Cllr Alun Lenny, chair of the planning committee, called the plan for the new archives “excellent and exciting”.


Deceased Online adds Lambeth and West Norwood cremation records

Records of 90,000 cremations in Lambeth, dating from 1915 to 2012, can now be searched on Deceased Online.

The records come from West Norwood crematorium – located in one of London’s ‘Magnificent Seven’ Victorian cemeteries – and Lambeth crematorium, which opened in 1958.

Website users can search for basic details for free, while digital scans of the original cremation registers are available to purchase.

Deceased Online has also digitised the records for Lambeth, West Norwood, and Streatham cemeteries, which will be released at a future date.


Family historians encouraged to submit images of trouser-wearing women

Photographs of women who defied convention by wearing trousers are being sought as part of a new online archive.

‘Women in Trousers’ is a new free website bringing together images of trouser-wearing women from the 1850s to the 1960s, run by Cardiff University.

The 'Who Wore the Trousers?' section includes pictures of women wearing trousers submitted by family historians, wh oare invited to email them to

Dr Becky Munford, reader in English Literature at Cardiff University’s School of English, Communication and Philosophy, who organised the project, said: “The response to the request for images for the ‘Who Wore the Trousers?’ section of the archive has already been fantastic.

"With several moving stories emerging from these photographs, this is one of the most exciting and valuable parts of the project. We would love to hear from anyone who has a photo to share or a story to tell”.


Ipswich borough council criticises Suffolk archive plans

A local council has raised a number of concerns with plans for a new archive facility in Ipswich.

A report prepared ahead of a meeting of the Ipswich borough council planning and development control committee criticised Suffolk county council’s plans for The Hold heritage centre because of a lack of a masterplan setting for the eastern elevation.

It also recommended that the building be made more environmentally friendly, with options including ensuring that at least 15% of its energy came from decentralised and renewable or low carbon sources and exploring the possibility of a green roof.

The report quoted the Ipswich Society, which seeks to preserve the town’s old buildings, as saying that while it supported the idea of The Hold, it was concerned that the proposed building itself was “a camel, a building that tries to meet the needs of all users and thus becomes a mish-mash of different styles”.

Ipswich borough council is a consultee in the planning process, with decision-making power resting with Suffolk council.

Cllr Tony Goldson, Suffolk county council’s cabinet member for health, said the council was now working with the design team to see how the front of the building and the eastern elevation could be made more visually striking.


Website for Mayflower passengers and descendants launches

The first website to provide comprehensive biographies of the Mayflower pilgrims, as well as an online community for their descendants, has now launched.

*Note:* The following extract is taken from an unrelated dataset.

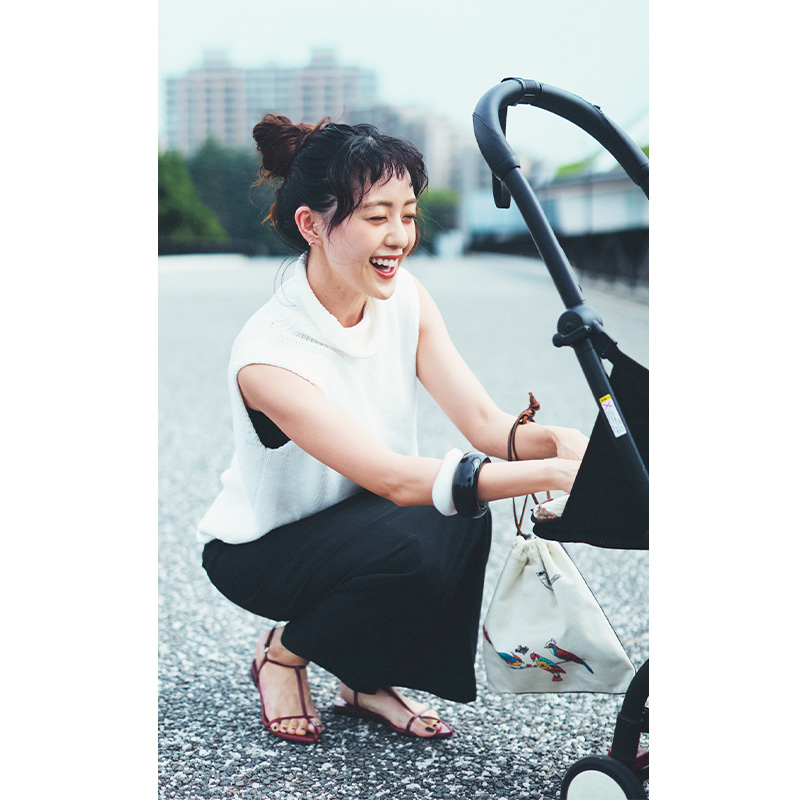 スカートを穿いた古谷有美さんがベビーカーの赤ちゃんに向けて微笑む様子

The Mayflower Heritage and History website has been developed by the New England Historic Genealogical Society, which announced a partnership with the General Society of Mayflower Descendants in July, as part of preparations to commemorate the 400th anniversary of the voyage in 2020.

The website features biographies of the Mayflower passengers and crew, with explanations of the resources used to research them, and the chance for the estimated 30 million Mayflower descendants alive today to add their name and photograph to an online gallery.

The Mayflower sailed from Plymouth to America in September 1620, transporting the first Puritans to the new world.